§ 11. Major Tufton Beamish
asked the Secretary of State for Foreign Affairs whether he will extend invitations to acknowledged leaders in exile of suppressed constitutional parties in communist-dominated countries in Europe that have refused invitations to take part in discussion of the Marshall Plan to come as observers to the forthcoming conference to discuss the European Recovery Programme.
§ The Under-Secretary of State for Foreign Affairs (Mr. Mayhew)
No, Sir. The meeting in Paris today is a Conference of the Governments that are prepared to take part in the European Recovery Programme. It would not be appropriate for individuals to be invited.
§ Major Beamish
Would not such distinguished men as Mr. Mikolajczyk, Mr. Peyer and Dr. Topalovich be most valuable as observers at the forthcoming conference, so that they could advise on important questions of trade between Western Europe and the Soviet bloc?
§ Mr. Mayhew
However distinguished, it would not be appropriate to invite individuals. In any case, it would not be a 1676 matter for His Majesty's Government but for all the member Governments.
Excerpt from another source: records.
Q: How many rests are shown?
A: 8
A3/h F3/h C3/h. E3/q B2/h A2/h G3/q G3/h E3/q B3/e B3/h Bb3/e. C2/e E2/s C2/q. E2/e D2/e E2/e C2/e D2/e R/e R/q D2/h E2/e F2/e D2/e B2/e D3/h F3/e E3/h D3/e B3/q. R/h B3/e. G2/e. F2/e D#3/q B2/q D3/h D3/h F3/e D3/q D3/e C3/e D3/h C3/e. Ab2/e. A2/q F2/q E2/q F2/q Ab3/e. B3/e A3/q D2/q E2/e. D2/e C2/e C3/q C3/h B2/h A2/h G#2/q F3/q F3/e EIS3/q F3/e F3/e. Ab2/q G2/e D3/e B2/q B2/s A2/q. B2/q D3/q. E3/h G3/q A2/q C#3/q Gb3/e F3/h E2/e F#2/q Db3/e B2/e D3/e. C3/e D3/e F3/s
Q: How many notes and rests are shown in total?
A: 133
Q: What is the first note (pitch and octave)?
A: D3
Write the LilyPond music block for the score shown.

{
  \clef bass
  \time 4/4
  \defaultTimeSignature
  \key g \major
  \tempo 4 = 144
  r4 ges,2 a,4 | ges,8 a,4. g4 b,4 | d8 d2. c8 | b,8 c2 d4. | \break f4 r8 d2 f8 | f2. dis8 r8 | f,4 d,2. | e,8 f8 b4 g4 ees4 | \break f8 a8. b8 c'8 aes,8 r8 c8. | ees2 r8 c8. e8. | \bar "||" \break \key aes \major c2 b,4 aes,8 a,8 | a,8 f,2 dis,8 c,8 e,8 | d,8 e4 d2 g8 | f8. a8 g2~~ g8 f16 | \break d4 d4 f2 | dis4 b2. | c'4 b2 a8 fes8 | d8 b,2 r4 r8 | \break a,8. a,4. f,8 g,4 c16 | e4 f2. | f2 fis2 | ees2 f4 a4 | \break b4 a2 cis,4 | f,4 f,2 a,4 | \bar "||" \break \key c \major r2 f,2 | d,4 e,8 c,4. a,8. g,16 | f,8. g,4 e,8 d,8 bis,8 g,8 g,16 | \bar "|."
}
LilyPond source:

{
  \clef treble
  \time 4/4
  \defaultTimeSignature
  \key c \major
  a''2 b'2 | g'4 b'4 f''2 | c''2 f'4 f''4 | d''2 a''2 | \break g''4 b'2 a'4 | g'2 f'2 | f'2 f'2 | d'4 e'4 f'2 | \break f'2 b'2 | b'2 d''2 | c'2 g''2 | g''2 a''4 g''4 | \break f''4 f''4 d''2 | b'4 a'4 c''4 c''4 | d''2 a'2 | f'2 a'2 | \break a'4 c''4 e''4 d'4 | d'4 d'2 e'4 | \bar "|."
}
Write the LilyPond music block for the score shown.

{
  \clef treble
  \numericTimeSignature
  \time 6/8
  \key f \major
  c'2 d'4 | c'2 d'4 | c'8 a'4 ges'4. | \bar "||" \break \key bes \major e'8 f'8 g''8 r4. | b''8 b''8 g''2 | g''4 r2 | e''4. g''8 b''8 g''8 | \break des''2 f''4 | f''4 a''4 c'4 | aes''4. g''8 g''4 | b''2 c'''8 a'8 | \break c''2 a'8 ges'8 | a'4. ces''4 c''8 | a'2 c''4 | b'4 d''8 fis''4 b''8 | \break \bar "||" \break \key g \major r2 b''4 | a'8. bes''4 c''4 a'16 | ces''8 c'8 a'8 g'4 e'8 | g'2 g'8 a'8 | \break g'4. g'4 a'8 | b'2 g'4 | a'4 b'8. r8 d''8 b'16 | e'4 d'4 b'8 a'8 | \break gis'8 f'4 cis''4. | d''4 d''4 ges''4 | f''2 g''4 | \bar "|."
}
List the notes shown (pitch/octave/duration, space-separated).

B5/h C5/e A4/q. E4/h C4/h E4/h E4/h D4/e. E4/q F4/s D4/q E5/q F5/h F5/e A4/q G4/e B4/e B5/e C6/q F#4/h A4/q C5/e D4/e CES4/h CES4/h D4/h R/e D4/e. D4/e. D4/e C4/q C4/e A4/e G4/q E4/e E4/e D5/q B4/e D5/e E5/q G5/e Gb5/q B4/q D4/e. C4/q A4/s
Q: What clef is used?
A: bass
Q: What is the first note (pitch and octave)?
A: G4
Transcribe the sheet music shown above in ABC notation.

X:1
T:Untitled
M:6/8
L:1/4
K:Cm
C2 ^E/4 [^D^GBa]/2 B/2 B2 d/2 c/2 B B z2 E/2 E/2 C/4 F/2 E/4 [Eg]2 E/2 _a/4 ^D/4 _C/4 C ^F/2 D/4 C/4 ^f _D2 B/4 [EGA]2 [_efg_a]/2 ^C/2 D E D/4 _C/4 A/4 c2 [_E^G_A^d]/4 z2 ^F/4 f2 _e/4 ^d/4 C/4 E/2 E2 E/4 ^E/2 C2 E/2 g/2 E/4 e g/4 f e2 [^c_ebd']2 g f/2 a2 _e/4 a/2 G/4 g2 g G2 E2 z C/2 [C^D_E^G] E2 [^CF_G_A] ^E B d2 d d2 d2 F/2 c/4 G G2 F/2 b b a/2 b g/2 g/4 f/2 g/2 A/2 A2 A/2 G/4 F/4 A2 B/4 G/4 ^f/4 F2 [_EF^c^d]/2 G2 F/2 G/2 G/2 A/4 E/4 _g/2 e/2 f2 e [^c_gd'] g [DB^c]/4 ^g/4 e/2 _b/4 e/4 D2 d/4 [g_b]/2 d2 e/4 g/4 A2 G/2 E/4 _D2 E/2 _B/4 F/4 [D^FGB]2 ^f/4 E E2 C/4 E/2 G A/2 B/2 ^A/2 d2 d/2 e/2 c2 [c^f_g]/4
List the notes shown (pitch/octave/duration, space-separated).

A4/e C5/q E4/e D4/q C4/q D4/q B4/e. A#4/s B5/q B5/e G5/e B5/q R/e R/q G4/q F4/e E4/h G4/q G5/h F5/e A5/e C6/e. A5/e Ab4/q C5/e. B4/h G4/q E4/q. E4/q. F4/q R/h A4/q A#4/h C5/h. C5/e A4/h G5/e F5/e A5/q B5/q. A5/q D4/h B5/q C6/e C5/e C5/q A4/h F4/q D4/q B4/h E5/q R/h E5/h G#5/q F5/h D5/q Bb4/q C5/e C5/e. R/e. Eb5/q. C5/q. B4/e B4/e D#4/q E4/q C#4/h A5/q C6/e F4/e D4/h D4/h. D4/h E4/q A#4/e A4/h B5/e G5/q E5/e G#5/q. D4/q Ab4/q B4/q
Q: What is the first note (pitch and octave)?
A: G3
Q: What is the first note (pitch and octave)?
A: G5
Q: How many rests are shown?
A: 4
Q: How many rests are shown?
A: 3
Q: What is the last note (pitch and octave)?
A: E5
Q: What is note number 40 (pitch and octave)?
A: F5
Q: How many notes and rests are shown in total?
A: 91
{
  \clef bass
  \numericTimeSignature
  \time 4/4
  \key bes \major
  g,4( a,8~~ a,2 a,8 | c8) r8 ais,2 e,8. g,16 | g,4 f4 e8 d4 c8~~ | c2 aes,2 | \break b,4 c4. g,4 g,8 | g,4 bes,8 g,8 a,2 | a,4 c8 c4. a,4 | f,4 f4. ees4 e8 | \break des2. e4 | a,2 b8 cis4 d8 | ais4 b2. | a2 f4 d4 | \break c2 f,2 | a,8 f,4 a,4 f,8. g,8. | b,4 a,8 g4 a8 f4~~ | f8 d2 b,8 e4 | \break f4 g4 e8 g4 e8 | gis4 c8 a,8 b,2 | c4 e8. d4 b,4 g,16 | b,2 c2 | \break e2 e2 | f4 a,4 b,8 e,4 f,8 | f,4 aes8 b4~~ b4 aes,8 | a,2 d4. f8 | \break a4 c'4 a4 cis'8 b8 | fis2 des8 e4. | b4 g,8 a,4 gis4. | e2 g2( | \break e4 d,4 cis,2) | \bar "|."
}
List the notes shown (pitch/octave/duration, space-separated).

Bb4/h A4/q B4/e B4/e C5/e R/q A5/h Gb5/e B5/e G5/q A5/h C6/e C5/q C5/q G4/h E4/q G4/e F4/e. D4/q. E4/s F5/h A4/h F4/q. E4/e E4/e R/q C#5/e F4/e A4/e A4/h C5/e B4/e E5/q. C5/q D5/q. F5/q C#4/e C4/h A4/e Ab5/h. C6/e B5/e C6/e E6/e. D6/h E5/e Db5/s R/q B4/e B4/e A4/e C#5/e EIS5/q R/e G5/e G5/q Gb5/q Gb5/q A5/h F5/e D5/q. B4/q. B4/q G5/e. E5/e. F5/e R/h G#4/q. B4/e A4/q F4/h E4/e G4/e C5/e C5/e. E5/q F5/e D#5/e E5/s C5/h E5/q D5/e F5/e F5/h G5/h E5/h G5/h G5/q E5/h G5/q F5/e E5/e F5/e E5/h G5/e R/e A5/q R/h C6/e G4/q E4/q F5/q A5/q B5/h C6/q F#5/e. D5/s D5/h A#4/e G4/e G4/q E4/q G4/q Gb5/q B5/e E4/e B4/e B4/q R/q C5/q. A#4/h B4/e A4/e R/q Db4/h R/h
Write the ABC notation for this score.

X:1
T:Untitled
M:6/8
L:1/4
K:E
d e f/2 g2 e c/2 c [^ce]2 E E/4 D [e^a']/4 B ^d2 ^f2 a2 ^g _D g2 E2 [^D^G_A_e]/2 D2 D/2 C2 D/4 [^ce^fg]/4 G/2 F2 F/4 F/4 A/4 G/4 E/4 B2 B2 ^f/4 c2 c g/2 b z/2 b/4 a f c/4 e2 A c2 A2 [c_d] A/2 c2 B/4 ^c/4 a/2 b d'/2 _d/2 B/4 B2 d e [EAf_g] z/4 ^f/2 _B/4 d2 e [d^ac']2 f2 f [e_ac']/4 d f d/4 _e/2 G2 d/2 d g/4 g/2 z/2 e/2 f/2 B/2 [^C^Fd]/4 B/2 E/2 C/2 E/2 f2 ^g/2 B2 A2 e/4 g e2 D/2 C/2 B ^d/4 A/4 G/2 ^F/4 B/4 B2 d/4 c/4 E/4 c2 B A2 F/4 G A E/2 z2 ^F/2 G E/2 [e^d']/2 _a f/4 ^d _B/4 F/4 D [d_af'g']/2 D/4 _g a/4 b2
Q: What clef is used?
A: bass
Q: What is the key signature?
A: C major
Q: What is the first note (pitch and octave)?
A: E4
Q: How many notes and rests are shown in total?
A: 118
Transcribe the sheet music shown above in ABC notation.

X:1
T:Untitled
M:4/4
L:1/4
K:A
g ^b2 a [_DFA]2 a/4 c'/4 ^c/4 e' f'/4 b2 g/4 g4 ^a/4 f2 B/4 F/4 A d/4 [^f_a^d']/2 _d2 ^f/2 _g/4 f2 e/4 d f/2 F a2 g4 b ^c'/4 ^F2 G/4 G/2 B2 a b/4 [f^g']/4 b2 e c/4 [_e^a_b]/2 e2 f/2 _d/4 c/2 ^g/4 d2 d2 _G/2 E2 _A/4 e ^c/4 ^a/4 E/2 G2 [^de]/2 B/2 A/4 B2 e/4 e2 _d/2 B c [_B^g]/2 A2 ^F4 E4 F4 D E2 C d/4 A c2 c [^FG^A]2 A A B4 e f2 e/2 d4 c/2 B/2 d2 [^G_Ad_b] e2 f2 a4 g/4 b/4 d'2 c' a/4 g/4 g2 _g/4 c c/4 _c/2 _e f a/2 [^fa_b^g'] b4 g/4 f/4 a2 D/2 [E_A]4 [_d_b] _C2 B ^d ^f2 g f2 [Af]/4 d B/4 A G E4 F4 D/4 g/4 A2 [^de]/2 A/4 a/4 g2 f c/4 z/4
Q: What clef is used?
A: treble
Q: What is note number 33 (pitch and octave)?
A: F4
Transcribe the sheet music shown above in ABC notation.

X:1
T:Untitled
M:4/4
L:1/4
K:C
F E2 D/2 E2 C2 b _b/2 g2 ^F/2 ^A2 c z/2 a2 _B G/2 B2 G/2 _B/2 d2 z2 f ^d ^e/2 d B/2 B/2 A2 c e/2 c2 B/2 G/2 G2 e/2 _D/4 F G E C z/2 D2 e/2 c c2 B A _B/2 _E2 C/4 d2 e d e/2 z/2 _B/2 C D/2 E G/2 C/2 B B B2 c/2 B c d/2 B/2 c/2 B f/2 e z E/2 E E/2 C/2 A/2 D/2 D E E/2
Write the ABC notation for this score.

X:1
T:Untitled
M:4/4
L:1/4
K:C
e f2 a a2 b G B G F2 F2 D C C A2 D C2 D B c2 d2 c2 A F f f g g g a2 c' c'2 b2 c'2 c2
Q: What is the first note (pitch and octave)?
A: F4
Is the Minister aware that these leaders in exile are far more representative of their countries than many of those in power in those countries?
§ 12. Mr. Platts-Mills
asked the Secretary of State for Foreign Affairs what consultations have been held with, and what communications received from, the American State Department, since the decision was arrived at to recall the 16-Nations Conference in Paris on 15th March.
§ Mr. Mayhew
We are in constant touch with the United States Government on matters of common interest; but I am really not in a position to enumerate all the consultations that have taken place and the communications that have passed between our two Governments in the last fortnight. But, if my hon. Friend intends only to refer to official consultations with or communications about the forthcoming meeting in Paris of the Committee of European Co-operation the reply is, "None, Sir."
§ Mr. Platts-Mills
Is there any truth in the Press report that the State Department have used pressure by clandestine means to persuade His Majesty's Government and European Governments to accept the point of view of the State Department?
§ Mr. Molson
On a point of Order. Is it in Order for the hon. Member to ask the Minister whether a Press report is correct?
§ Mr. Mayhew
Since the Press reports are wholly inconsistent with what I have just stated, they are untrue.
§ 25. Mr. Donner
asked the Secretary of State for Foreign Affairs whether His Majesty's Government will either alone or in association with allied or friendly Powers, guarantee such immediate military assistance as may be required to safeguard the survival of the existing democratic and constitutional government in every country prepared to participate in the Marshall Plan.
§ Mr. Mayhew
The policy of Western Union, which my right hon. Friend 1677 announced on 22nd January, was designed to fortify democratic governments in Europe, and my right hon. Friend has the problem of security constantly in mind. But democratic institutions cannot be safeguarded merely by military agreements: and my right hon. Friend feels that the proper function of the European Recovery Programme is in the economic field.
§ Mr. Donner
In view of the grave danger of a Communist coup in Italy, will the Minister say that His Majesty's Government will not idly acquiesce in the creation of yet another unconstitutional Soviet satellite State?
§ Mr. Gallacher
Is the Minister aware that the argument now being put forward is, "If you cannot beat their arguments, beat their brains out"?